There are leaders and then there are followers. Generally the idea is to be the former.
But perhaps it's worth a shot to look at this phrase the other way around. Maybe to be a leader, it's worth being a follower.
The people who lead the way with awesome ideas and unique talents did so by acquiring knowledge and applying it in new and interesting ways. We all need to learn stuff to lead stuff. And those who do it best inspire others to act.
They are Thought Catalysts. Here they are as told by the keynoters giving us lightbulb moments from The Art Of.
“You’re that social media guy, right?”
I get that. The branding guy. The marketing guy. The tech guy. The media guy. The writer guy. The business book guy. The speaking guy. Depending on how people interface with me (and my content), my branding may vary. I may not love all of those titles, but it’s a great insight into both how the world sees me (thanks for that, Sally Hogshead) and how they connect with the work that I do. With that, when asked what I do, it’s easy to say that I “run a digital marketing agency called Mirum.” It’s easy to tell people that I am a writer, or a speaker on stage for The Art Of. For me, it can be situational, and I’m not all that fussy about it, because it’s all accurate. Many brands are focused on the one thing (and that can be important for an organization to find its differentiation). Of course, it is important to figure out the one thing that you do better than anyone else.
That one thing is actually created by figuring out how many things intersect.
Here’s my simple and fast process that I use to figure out what a true center of excellence is for content. Why do this? Focus. I want to ensure that whatever messaging that I produce, publish and promote ties back (as closely as possible) to my center of excellence.
Use this quick 7-step methodology to build your own center of excellence:
Step #1: The Tactic.
My tactic of primary output is content. Yours might be advertising, word of mouth referrals, networking, database marketing, etc... You don’t have to stick with just one. Obviously, I deploy all tactics to grow the brand. Choosing a primary tactic gives focus. Content works for me, personally, because of my background in writing, journalism, media and communications.
Step #2: The Format.
My format is text and audio. You can choose just one. And, truthfully, my “one” would be text, but I do find myself producing more and more audio content. We live in a world where anyone can have an idea and share it - in text, images, audio and video - and distribute it - for free - to the world. This can be long-form, short-form, live/streaming or produced. This can be highly-produced or more off the cuff. My format of choice is long-form text (articles, business books, etc...) and long-form audio (a weekly podcast called, Six Pixels of Separation – The Mirum Podcast).
Step #3: The Frequency.
My frequency is daily for text and weekly for audio. I don’t recommend such a frenetic pace, but I do recommend setting up a regular schedule, and doing everything in your power to stick with it. This is often the most highlyoverlooked and mistreated part of the process. When brands fail at content, it’s usually because they have not figured out a groove and flow, and consumers don’t make the connection. Prior to the Internet, I was a much more voracious consumer of print magazines (had to be, there wasn’t the selection that we have today online). I would often go to the corner store, and I could “feel” when the latest issue of Fast Company was due. It just “felt” like it had been about four weeks since the last issue. I often get feedback when the Six Pixels of Separation Podcast is published later in the day on Sunday. My listeners know that it’s published early Sunday morning. When it’s not there, they feel the gap and this weakens the brand. Frequency will not only keep you on schedule, it will be core to the brand experience.

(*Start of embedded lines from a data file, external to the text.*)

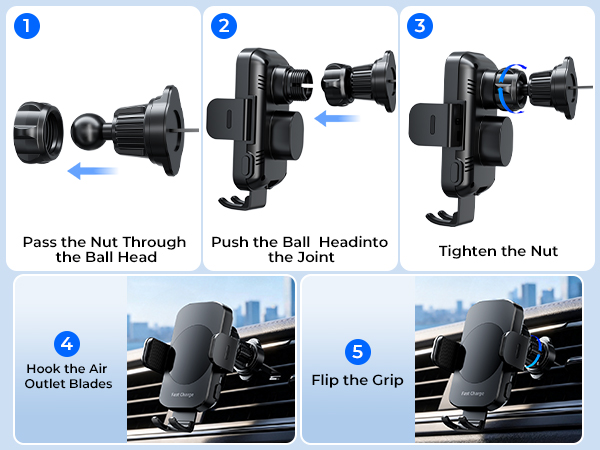 1

Pass the Nut Through the Ball Head

2

Push the Ball Headinto the Joint

3

Tighten the Nut

4

Hook the Air Outlet Blades

Fast Charge

5

Flip the Grip

Fast Charge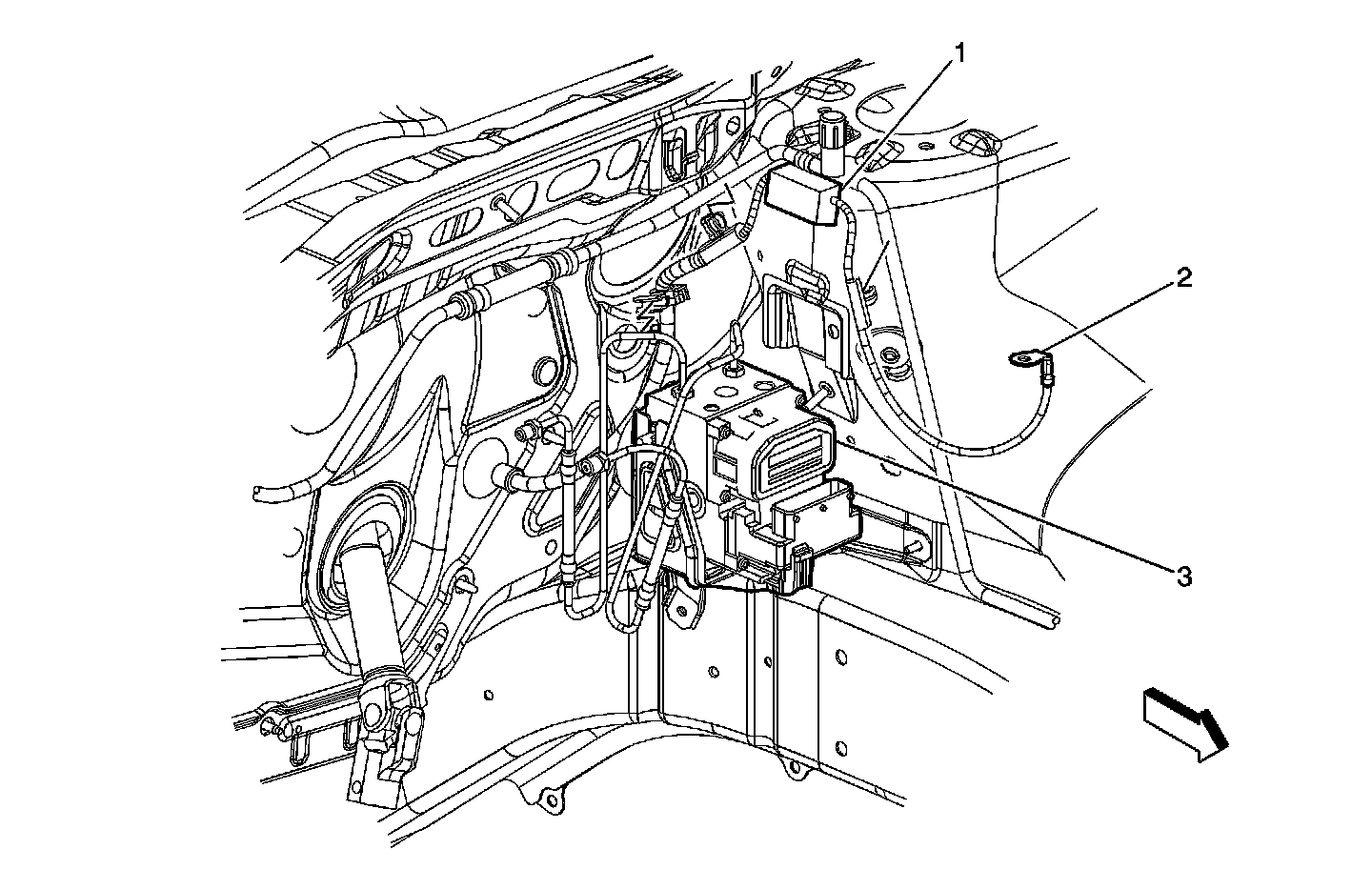 1
2
3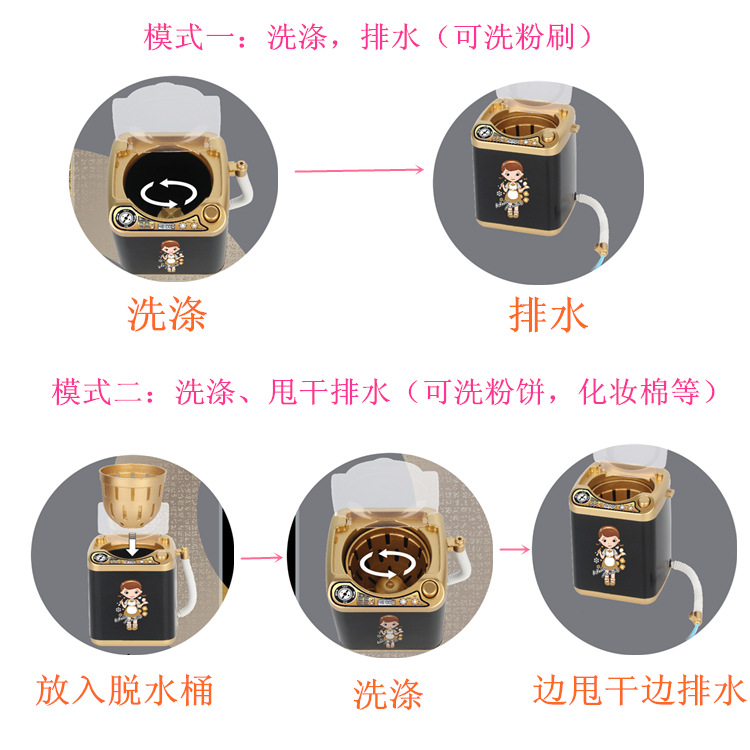 模式一：洗涤，排水（可洗粉刷）

洗涤

排水

模式二：洗涤、甩干排水（可洗粉饼，化妆棉等）

放入脱水桶

洗涤

边甩干边排水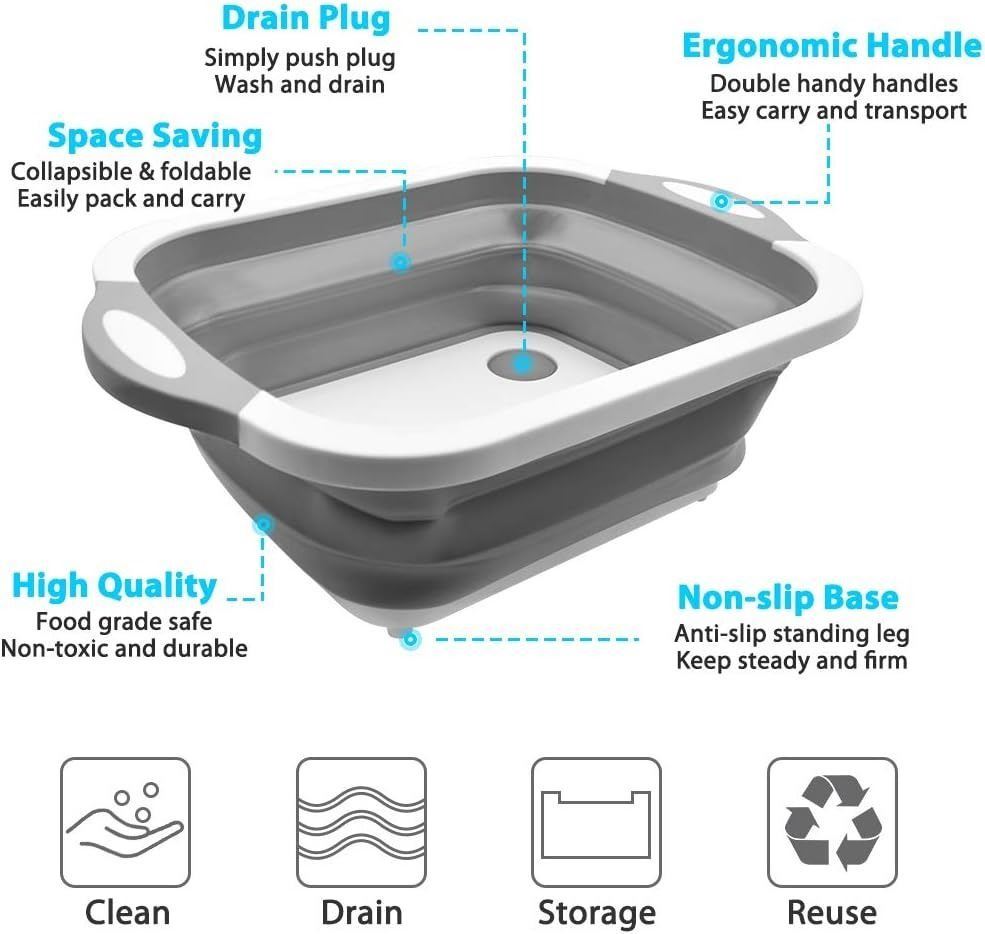 Drain Plug
Simply push plug
Wash and drain

Ergonomic Handle
Double handy handles
Easy carry and transport

Space Saving
Collapsible & foldable
Easily pack and carry

High Quality
Food grade safe
Non-toxic and durable

Non-slip Base
Anti-slip standing leg
Keep steady and firm

Clean

Drain

Storage

Reuse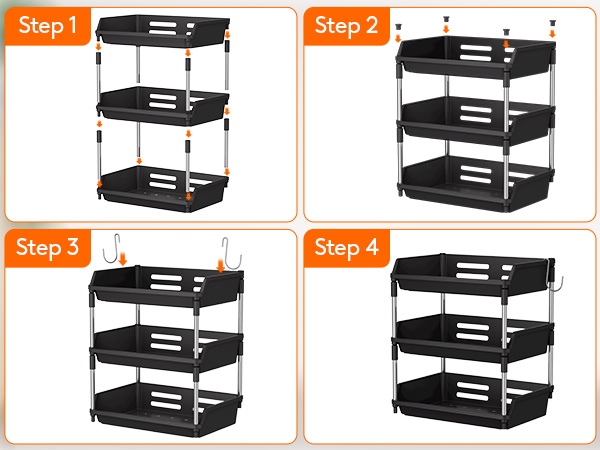 Step 1

Step 2

Step 3

Step 4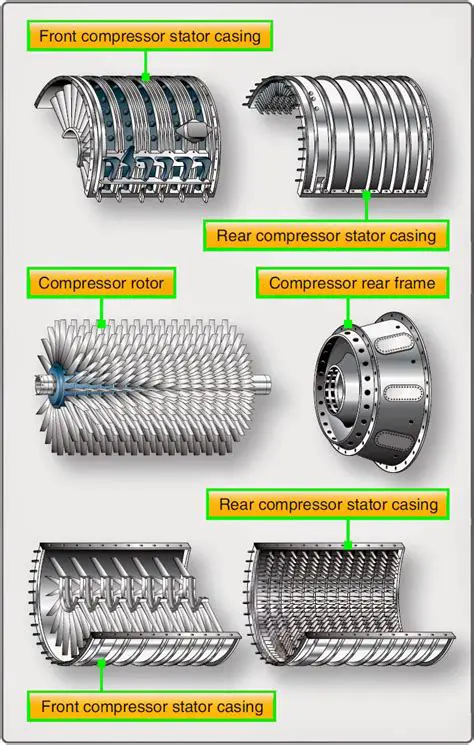 Front compressor stator casing

Rear compressor stator casing

Compressor rotor

Compressor rear frame

Rear compressor stator casing

Front compressor stator casing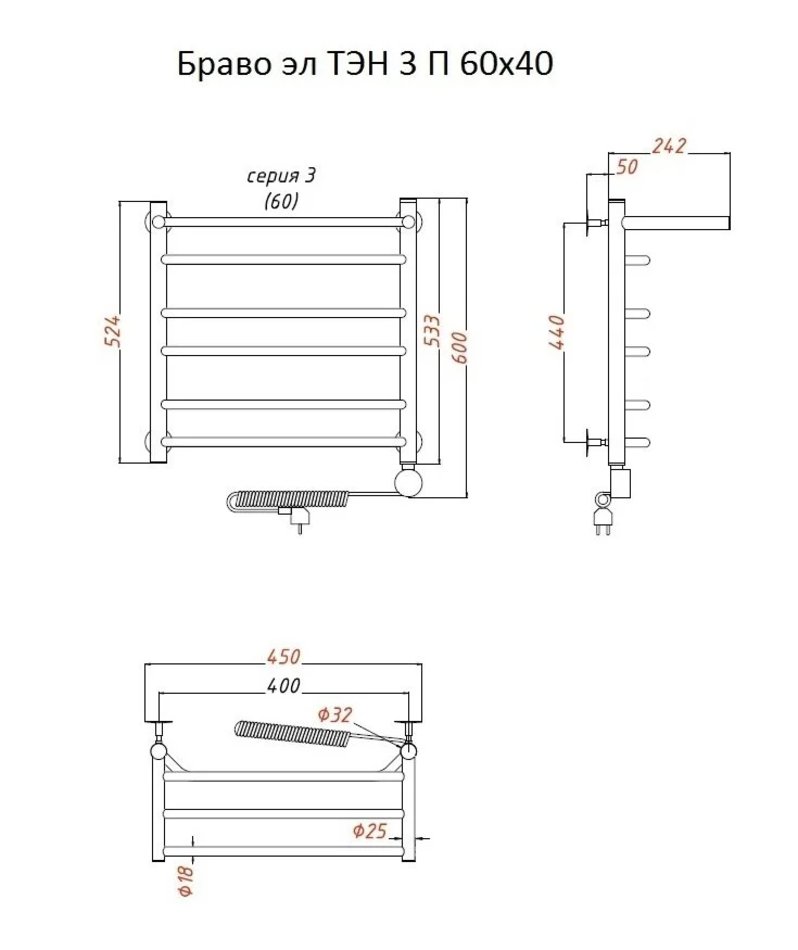 Браво эл ТЭН 3 П 60х40

серия 3
(60)

524

533

600

242

50

440

450

400

Ф32

Ф25

Ф18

Step #4: The Triangle of Attention.
Visualize (or, better yet, draw) a triangle. For every point on the triangle choose one area of interest. My three areas of attention are: 1. Brands. 2. Consumers. 3. Technology. What does this mean? I will not produce, share or promote any content that doesn’t (in some way) speak to all (or some) of these areas of attention. It can be only one area (even an idea that is loosely related to just one area), but the more points of the triangle that your content taps into, the more focused it will be. Choosing those three words is not as easy as it looks. If you’re not sure how to get started on this exercise, please get the book Accidental Genius by Mark Levy. It’s about freewriting and list-making and it will help you generate ideas much faster. I promise you, within a few minutes of studying his simple process, you will be rock and rolling.
Step #6: The Promoter.
How do you get your message to spread? Thankfully, I’ve been able to build (over 15 years) a significant audience. With that, I’ve had the fortune of being a two-time published business book author, an indemand public speaker, I have a regular radio stint and write for several other publications (print and online). In short, I have many outlets and opportunities to promote my thinking. How will you get your message to catch on? What paid and organic media opportunities will you take advantage of? Many well-respected content producers tell me that they spend five hours of promoting their content for every hour of content that they produce. “Build it and they will come,” is not a promotion strategy. This doesn’t have to be a broad list of opportunities. Be very specific and go after it.
Step #7: The Analysis And Adjustment Bureau.
Use your analytics (most packages are free) to better understand what is working, where it’s working and how it is working. Think about how often you will use these tools, to not only better understand your audience, but to then adjust and tweak your content to make it connect in a more effective way.